In this special guest feature, Kevin Dudak from Spectra Logic looks at how unexpected volumes of data can quickly grow to pose all kinds of new challenges for the enterprise.
Lots of people and organizations are talking about big data, and the analytics side is getting a lot more attention than the storage site of the conversation. The potential of the analytics is fascinating, and I think we are still in the early days of its full potential. However, as the name implies, Big Data is big, and needs to be stored.
I got to thinking about this after an hour-long call with a customer that I only expected to take 5 minutes. He is quickly approaching 100 PB of data and does not have a plan for it. He has multiple disk and tape storage systems, with four different software solutions that manage portions of the data. I don’t think the company ever expected to grow to this size when it made its software and hardware decisions over the last 10 years. They are now facing several major challenges:
They have too many types of hardware and software for their staff to remain competent with all of them.
With a number of different systems, the amount of support contracts is difficult to manage, let alone deciphering the complexities of keeping everything running.

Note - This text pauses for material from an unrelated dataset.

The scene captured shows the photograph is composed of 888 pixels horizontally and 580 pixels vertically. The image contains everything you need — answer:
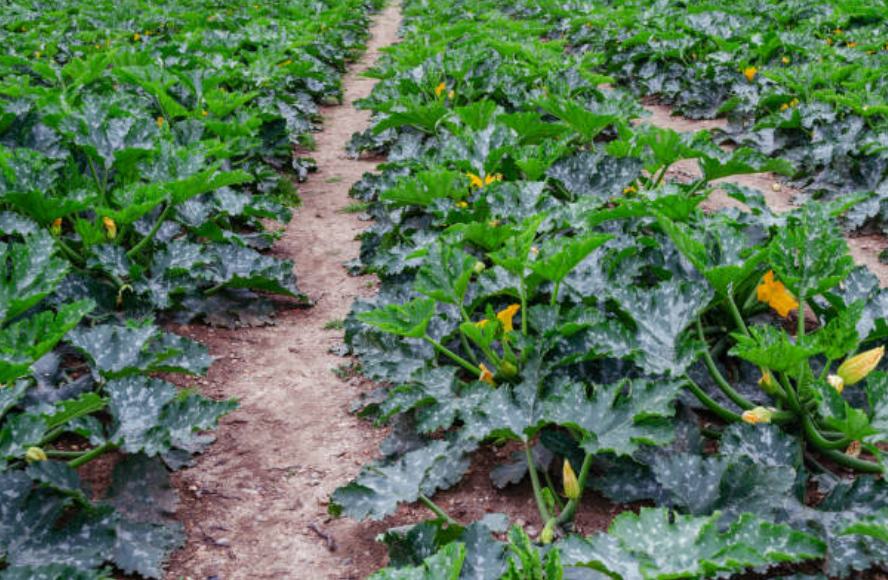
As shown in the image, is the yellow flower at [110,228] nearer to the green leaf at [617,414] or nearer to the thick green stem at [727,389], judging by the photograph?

Power and cooling are crushing them. The monthly bill is affecting the finances of the company and they are struggling to be able to obtain more power to grow.
In the end, this should all be about the data, but with the data spread across so many systems and technologies, it is difficult to access and use, at best.
This company is not alone in their challenges. And it has happened to far too many organizations out there. Data islands and different storage systems all made sense when they were deployed and IT looked at them as single, standalone solutions. Several years and a lot of growth later, and many companies that didn’t consider themselves a ‘data company’ now find themselves with Big Data. The challenge now is to figure out how to get out of the unplanned mess they are in and get things straightened out.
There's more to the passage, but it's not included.